Partnerships That Add Weight and Credibility
DriveWell Fleet is not launching into a vacuum. It is being rolled out with integration support from established telematics providers, including Netradyne and Linxup, both of which have highlighted why the collaboration matters.
Netradyne’s Adam Kahn positioned the partnership in terms of safety and underwriting value: “Netradyne’s mission has always been to transform fleet safety with AI, real-time coaching, and a positive approach to driver performance,” he said. “By partnering with CMT, we’re extending that impact, helping insurers access high-quality driving data, deliver more accurate pricing, and accelerate the shift toward safer roads and smarter fleets.”
Linxup’s Drew Reynolds focused on the SMB opportunity, where operational simplicity often drives adoption: “Linxup’s fleet tracking solutions equip small and mid-sized fleets with the insights they need to easily run safer, more efficient operations, combining real-time location data, driver behaviour analytics, and AI dash cams to cut costs and boost performance,” he said. “By partnering with CMT, we’re helping SMBs turn their safety investments into lower insurance premiums, stronger ROI, and safer roads, all through a simple, accessible platform built for growing businesses.”
These quotes matter because they underline a practical truth. Commercial telematics isn’t just an insurer story. It’s also about fleet tech providers creating value beyond dispatch and operations, connecting safety performance to financial outcomes through insurance.
The Bigger Payoff for Construction, Logistics and Infrastructure
For the construction industry, commercial vehicle risk is not a side issue. Contractors, plant hire firms, materials suppliers, utilities, and logistics operators all depend on fleets, whether it’s a handful of vehicles or a national operation. Collisions, risky driving, and downtime have direct project impacts, not to mention the human consequences.

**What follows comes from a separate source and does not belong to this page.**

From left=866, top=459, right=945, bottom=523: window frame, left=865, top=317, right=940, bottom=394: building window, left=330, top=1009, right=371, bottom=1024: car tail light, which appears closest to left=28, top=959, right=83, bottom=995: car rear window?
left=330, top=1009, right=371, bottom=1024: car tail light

Telematics-based underwriting has the potential to become a quiet lever for safety improvement across this ecosystem. When pricing becomes sensitive to real driving behaviour, the incentives sharpen. Safer fleets have a stronger case for premium savings. Riskier fleets face a clearer financial signal to change. Over time, that can support investment in coaching, driver support, and operational reforms that reduce incident rates.
It also connects with wider infrastructure goals. Road safety is a policy priority in many regions, and commercial vehicles feature heavily in traffic risk due to their size, mileage, and operating conditions. A stronger telematics foundation gives insurers and fleets a better toolkit for understanding and reducing that exposure, which is good business and good public outcomes in the same breath.
DriveWell Fleet is therefore less about devices on windscreens and more about what comes next. If commercial telematics can scale to a meaningful portion of the market, the industry could see a shift where underwriting accuracy, fleet safety programmes, and day-to-day operations start to reinforce each other rather than sit in separate silos.